Tijdens de raadpleging over de routekaart voor de normalisatiestrategie hebben de belanghebbenden via het portaal voor betere regelgeving van de Commissie waardevolle feedback gegeven over de governance en de transparantie van het Europese normalisatiesysteem 6 . De Commissie heeft soortgelijke feedback ontvangen via de uit hoofde van artikel 24, lid 2, van de normalisatieverordening verstrekte verslagen van de Europese organisaties van belanghebbenden.

Effectbeoordeling

De Commissie heeft voor dit initiatief geen effectbeoordeling uitgevoerd. Het voorgestelde initiatief heeft betrekking op administratieve besluiten binnen de Europese normalisatieorganisaties naar aanleiding van verzoeken die de Commissie op grond van een juridische of beleidsbehoefte heeft gedaan. Deze administratieve besluiten hebben betrekking op administratieve of bestuursbesluiten voor beleidsmaatregelen van de Unie. De effecten van deze administratieve besluiten zijn beperkt tot identificeerbare belanghebbenden. Dit wil zeggen dat een effectbeoordeling en een daarmee samenhangende openbare raadpleging niet nodig waren, aangezien de wijziging doelgericht en van beperkte reikwijdte is/zou zijn, en voorziet in technische wijzigingen van de bestaande wetgeving met betrekking tot de governance.

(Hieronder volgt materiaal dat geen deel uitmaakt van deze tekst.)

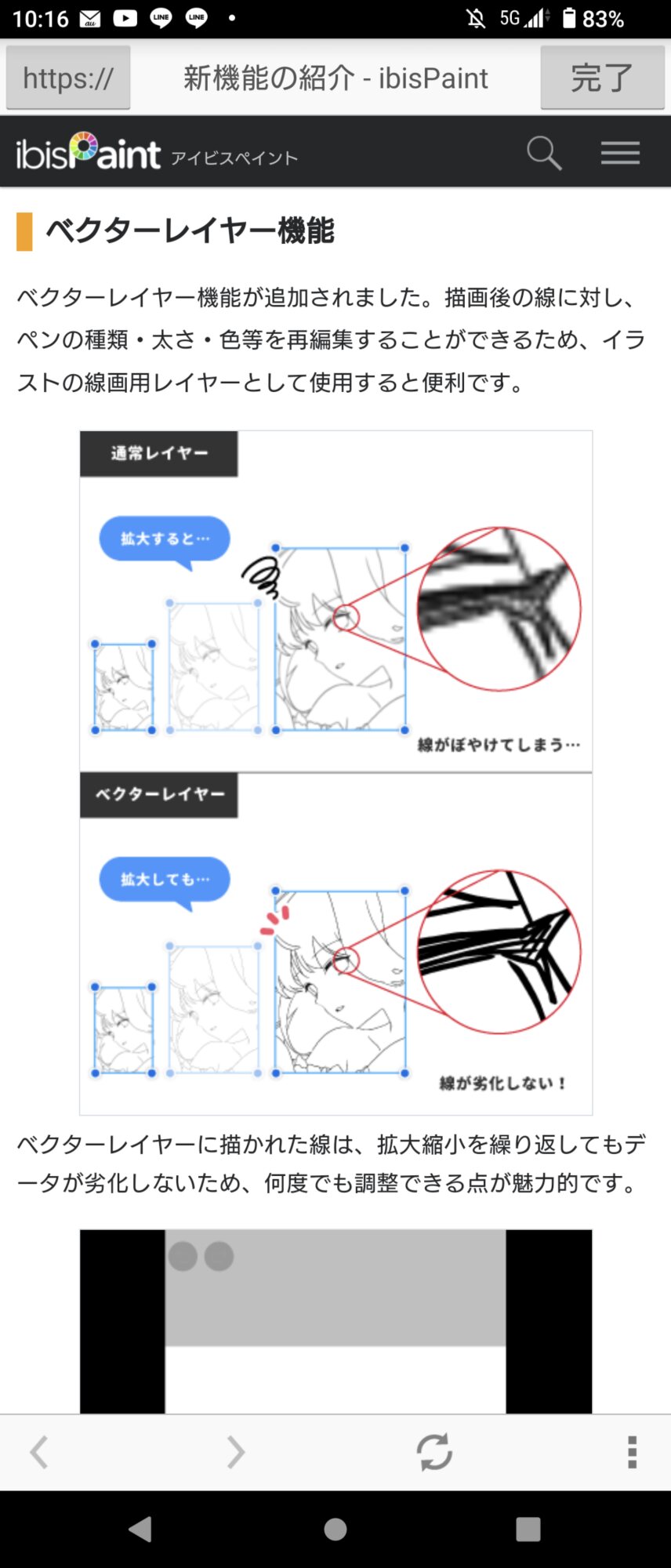 10:16 5G 83%

https:// 新機能の紹介 - ibisPaint 完了

ibisPaint アイビスペイント

ベクターレイヤー機能

ベクターレイヤー機能が追加されました。描画後の線に対し、ペンの種類・太さ・色等を再編集することができるため、イラストの線画用レイヤーとして使用すると便利です。

通常レイヤー

拡大すると…

線がぼやけてしまう…

ベクターレイヤー

拡大しても…

線が劣化しない！

ベクターレイヤーに描かれた線は、拡大縮小を繰り返してもデータが劣化しないため、何度でも調整できる点が魅力的です。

4. GEVOLGEN VOOR DE BEGROTING

Het voorstel heeft geen budgettaire impact voor de EU‑instellingen.

5. OVERIGE ELEMENTEN

Uitvoeringsplanning en regelingen betreffende controle, evaluatie en rapportage

Het voorstel betreft het wijzigen van slechts twee artikelen.

Om de Europese normalisatieorganisaties in staat te stellen hun reglement van orde waar nodig aan te passen, voorziet de wijziging in een overgangsperiode van zes maanden vóór de inwerkingtreding.

De Commissie zal de Europese normalisatieorganisaties bijstaan bij het wijzigen van hun interne regels voor de besluitvorming met betrekking tot normen en normalisatieproducten waarom de Commissie uit hoofde van artikel 10, lid 1, van de normalisatieverordening heeft verzocht.